### EXERCISE INSTRUCTIONS
Set down the records exactly as they stand, except for any pictures, which you should omit.

### SOURCE RECORDS
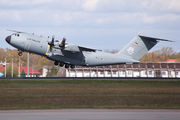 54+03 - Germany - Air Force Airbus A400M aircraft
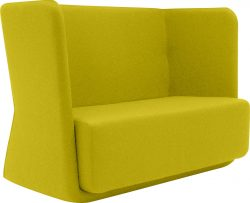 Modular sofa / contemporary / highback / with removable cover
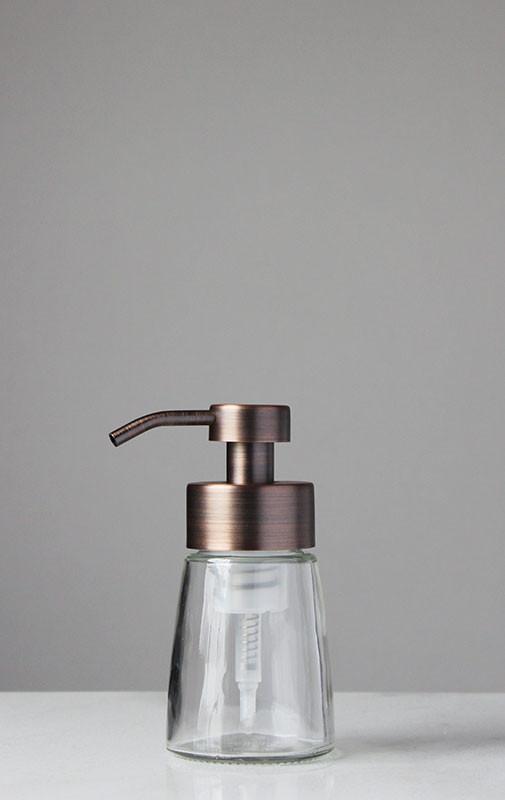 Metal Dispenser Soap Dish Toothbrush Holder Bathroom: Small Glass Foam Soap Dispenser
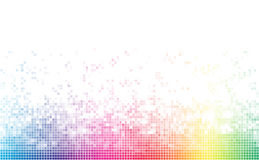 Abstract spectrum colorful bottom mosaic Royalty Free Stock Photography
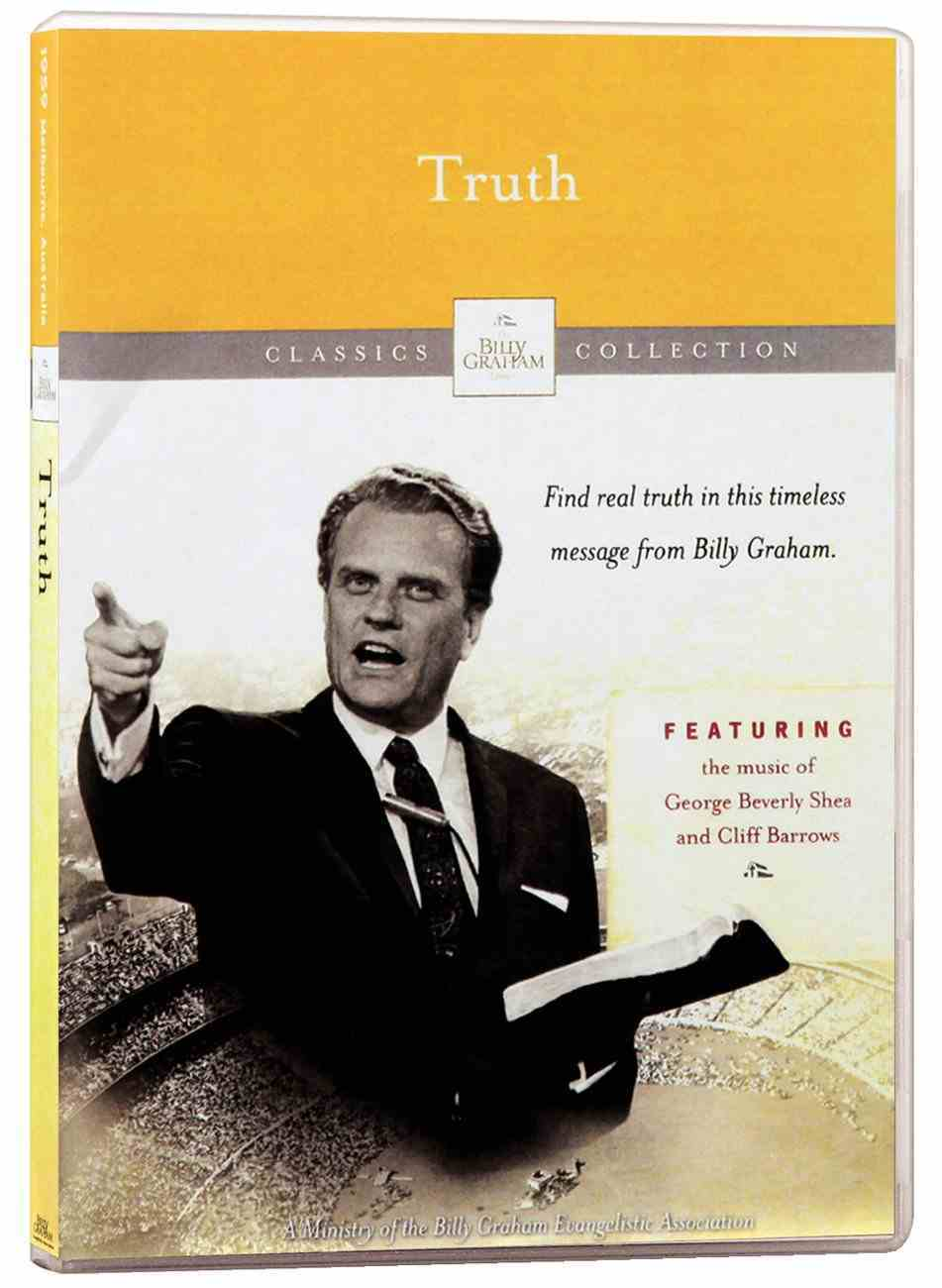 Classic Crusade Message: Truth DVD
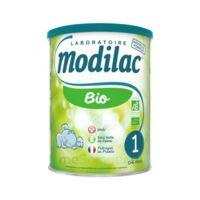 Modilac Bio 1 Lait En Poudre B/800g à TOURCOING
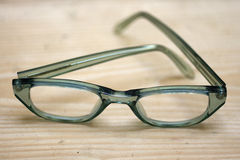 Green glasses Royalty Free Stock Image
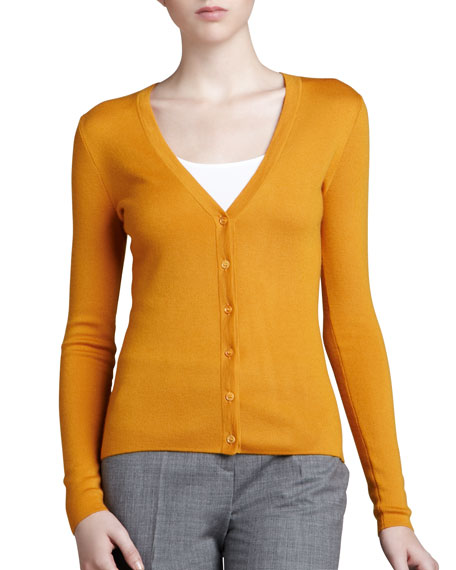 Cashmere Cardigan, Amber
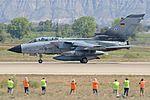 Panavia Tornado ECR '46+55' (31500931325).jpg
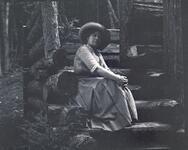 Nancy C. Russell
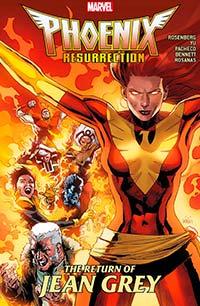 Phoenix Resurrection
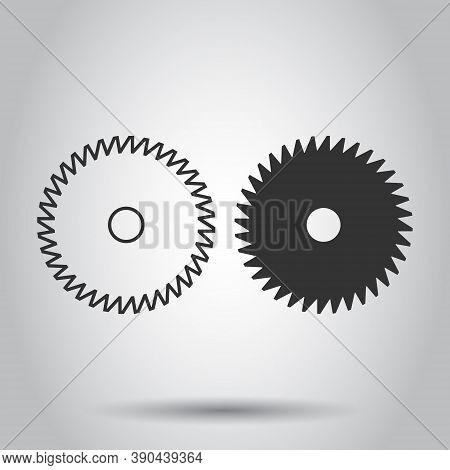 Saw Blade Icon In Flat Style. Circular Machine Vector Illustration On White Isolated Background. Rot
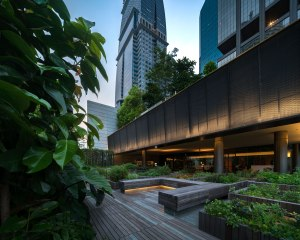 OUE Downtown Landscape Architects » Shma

### ANSWER BOX
 54+03 - Germany - Air Force Airbus A400M aircraft
 Modular sofa / contemporary / highback / with removable cover
 Metal Dispenser Soap Dish Toothbrush Holder Bathroom: Small Glass Foam Soap Dispenser
 Abstract spectrum colorful bottom mosaic Royalty Free Stock Photography
 Classic Crusade Message: Truth DVD
 Modilac Bio 1 Lait En Poudre B/800g à TOURCOING
 Green glasses Royalty Free Stock Image
 Cashmere Cardigan, Amber
 Panavia Tornado ECR '46+55' (31500931325).jpg
 Nancy C. Russell
 Phoenix Resurrection
 Saw Blade Icon In Flat Style. Circular Machine Vector Illustration On White Isolated Background. Rot
 OUE Downtown Landscape Architects » Shma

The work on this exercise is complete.